The news travelled fast—quicker than WhatsApp forwards. Kabir's father, a gruff man known in our colony for his drinking, dragged him out in front of everyone and thrashed him right there in the narrow lane, while the neighbours peeped through their half-open doors, whispering, 'Arrey, dekh na, us ladke ki to vaat lag gayi.' The colony kids stopped playing cricket, their rubber ball rolling to a halt as Kabir’s father’s shouts echoed off the concrete. After that day, Kabir stopped coming to school. His cycle rusted outside their flat, and his mother’s old red dupatta hung limp from the balcony, fluttering listlessly in the monsoon wind, barely audible over the distant rattle of a passing train.
Years later, at our wedding, my childhood sweetheart learnt of his death and set our bridal suite on fire.
It was supposed to be the happiest day of my life—the smell of mogra garlands still fresh on my collar, distant laughter echoing from the reception hall. Instead, the world turned upside down. Ananya stood in the centre of the room, her eyes wild, her hands trembling as she held the lighter. She stared at her wedding bangles and mangalsutra, fingers trembling, torn between rage and duty. For a moment, she hesitated—then set the fire. The sight of the flames licking the satin bedspread made me feel like my lungs were filled with smoke before the fire even reached me.
"You’re the one who killed him. It should have been me and him standing here. Go to hell and pay for your sins."

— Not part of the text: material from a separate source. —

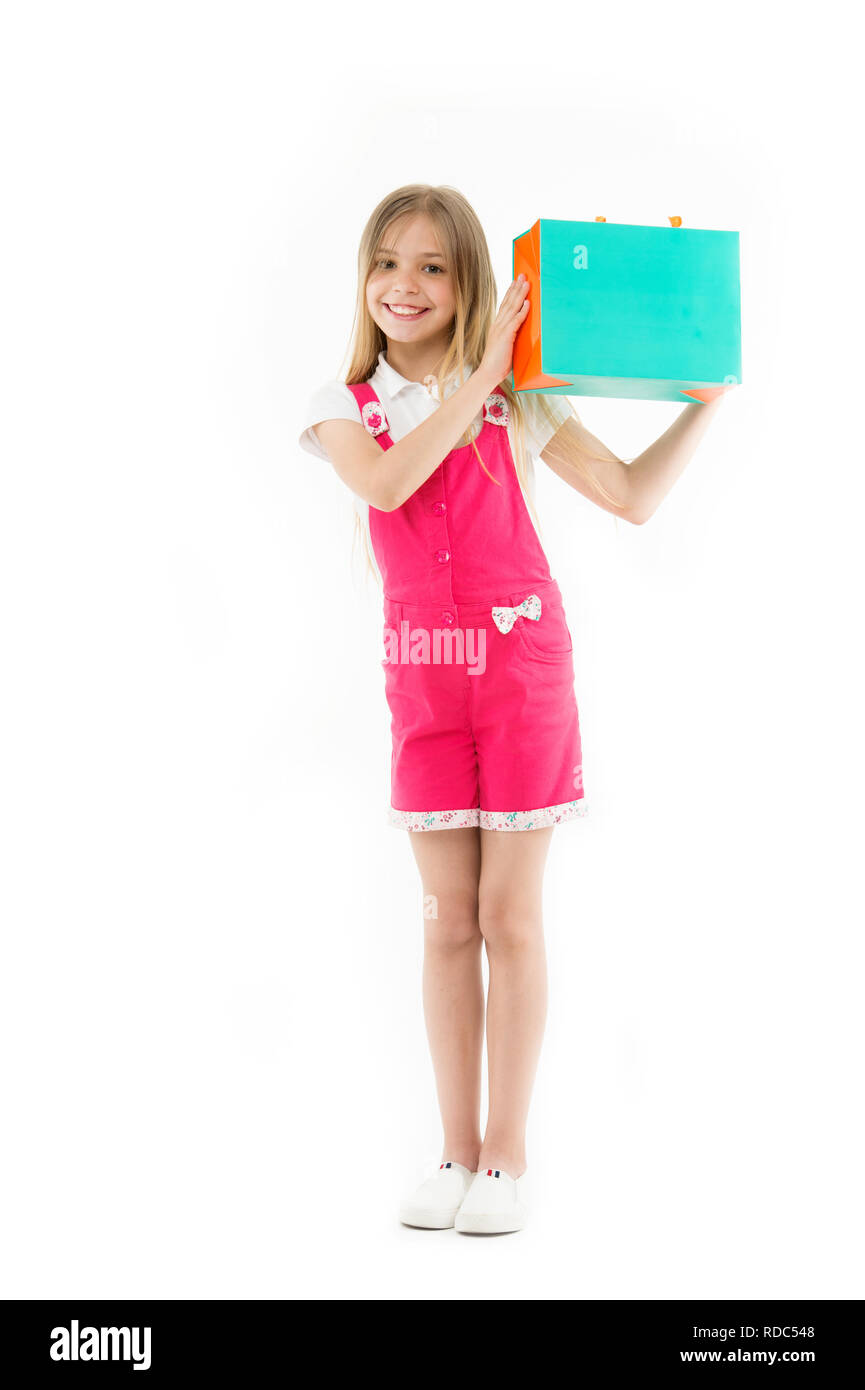 Smart ways to save on clothing. Girl cute teenager carries shopping bag. Kid bought clothing sale. Loyalty program helps save money. Loyalty programs extremely popular with savings. Shopping savings. - Stock Image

Her voice, cracked and hoarse, echoed through the room. It was as if the old Ananya had been burned away, replaced by this furious, broken woman. Each word hit me harder than the heat from the flames, and my knees buckled beneath me. In that moment, I saw how the past can come alive to choke the present.
The orange glow flickered across her features, twisting them into something unrecognisable. I could hear the crackle of burning wood, the hiss of fabric catching fire. Somewhere outside, I thought I heard the shouts of the watchman and the distant clang of a water tanker making its way down the road, but all I could see was the haunted look in Ananya’s eyes.
When I opened my eyes again, I was back in my third year of school.
My body ached as though I’d been dragged through fire, but suddenly I was back in my old uniform—grey shorts, blue shirt, the smell of chalk dust in the air. It was the stuff of filmi rebirths, but I could feel the sweat prickling at my brow, the sun glinting off the metal desk, and the distant call of the kulfiwala outside the school gate.